=== Extracto de página ===

02/04/2023
Publicado en
Omnes
Ramiro Pellitero |
Profesor de la Facultad de Teología
¿Qué es lo esencial en la vida cristiana? ¿Cómo asegurarlo? El Papa Francisco ha señalado que la cuaresma es una buena ocasión para “volver a lo esencial”. Algo que siempre podemos hacer, pero que en el tiempo cercano a la Pascua adquiere un significado más intenso.
Las enseñanzas del Papa sobre el sentido de la cuaresma –la preparación de la Pascua–, a partir del miércoles de ceniza, se han centrado en los Ángelus de estos domingos. En ellos pisa sobre las huellas de los pasajes del Evangelio que la liturgia propone: las tentaciones del Señor, su transfiguración, el encuentro con la mujer samaritana, la curación del ciego de nacimiento y la resurrección de Lázaro.
Tiempo de “volver a lo esencial”
En su homilía del miércoles de ceniza, celebrado en la basílica de Santa Sabina (22-II-2023), el Papa presentó la cuaresma –en cuanto síntesis apretada de una dimensión importante de la vida cristiana– como “el tiempo favorable para volver a lo esencial”; es decir, “para despojarnos de lo que nos pesa, para reconciliarnos con Dios, para reavivar el fuego del Espíritu Santo que habita escondido entre las cenizas de nuestra frágil humanidad. Volver a lo esencial”. Un tiempo de gracia para “volver a lo esencial, que es el Señor”. Así,el rito de la ceniza nos introduce en este camino de regreso, nos invita –subrayaba Francisco– “a volver a lo que realmente somos y a volver a Dios y a los hermanos”.
En esa frase se apoyó para distinguir dos pasos. La Cuaresma, primero, como un tiempo de “volver a lo que somos”. ¿Y qué somos? Somos criaturas que venimos de la tierra y necesitamos del Cielo, pero antes volveremos al polvo, y luego resurgiremos de nuestras cenizas. Dios nos ha creado, somos suyos, le pertenecemos. Y el Papa formuló algo bastante original: “Como Padre tierno y misericordioso, Él también vive la Cuaresma, porque nos desea, nos espera, aguarda nuestro regreso, Y siempre nos anima a no desesperar, incluso cuando caemos en el polvo de nuestra fragilidad y de nuestro pecado”.
Dios “sabe muy bien que no somos más que polvo” (Sal 103, 14). Y, observa el sucesor de Pedro: “Nosotros, sin embargo, muchas veces lo olvidamos, pensando que somos autosuficientes, fuertes, invencibles sin Él; usamos maquillaje para creernos mejores de lo que somos. Somos polvo”.

=== Datos proporcionados ===

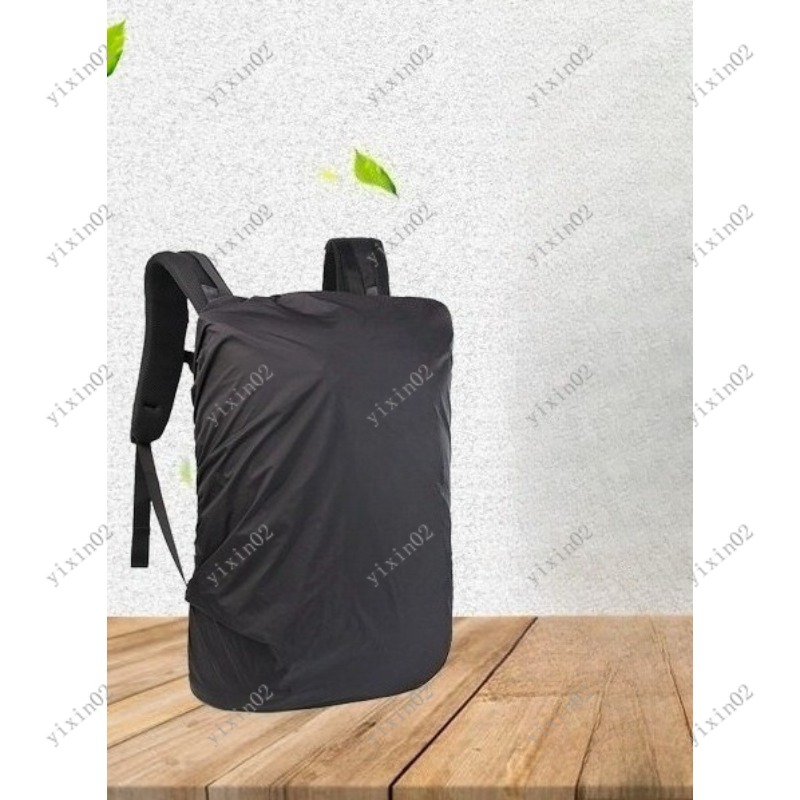 Travel Accessories For Men - Large Capacity Laptop Backpack, Waterproof Bag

===

» Completa lo siguiente:
(a) Según el artículo sobre la cuaresma, ¿qué pasajes del Evangelio propone la liturgia? Enuméralos todos.
(b) Copia el tramo del artículo sobre la cuaresma que va desde "Las enseñanzas del" hasta "resurrección de Lázaro.", cambiando "domingos" por "días festivos".
(c) En el artículo sobre la cuaresma, ¿en qué basílica se celebró la homilía del miércoles de ceniza?

» Soluciones por tarea:
(a)
- Las tentaciones del Señor
- Su transfiguración
- El encuentro con la mujer samaritana
- La curación del ciego de nacimiento
- La resurrección de Lázaro

(b)
Las enseñanzas del Papa sobre el sentido de la cuaresma –la preparación de la Pascua–, a partir del miércoles de ceniza, se han centrado en los Ángelus de estos días festivos. En ellos pisa sobre las huellas de los pasajes del Evangelio que la liturgia propone: las tentaciones del Señor, su transfiguración, el encuentro con la mujer samaritana, la curación del ciego de nacimiento y la resurrección de Lázaro.

(c) En la basílica de Santa Sabina.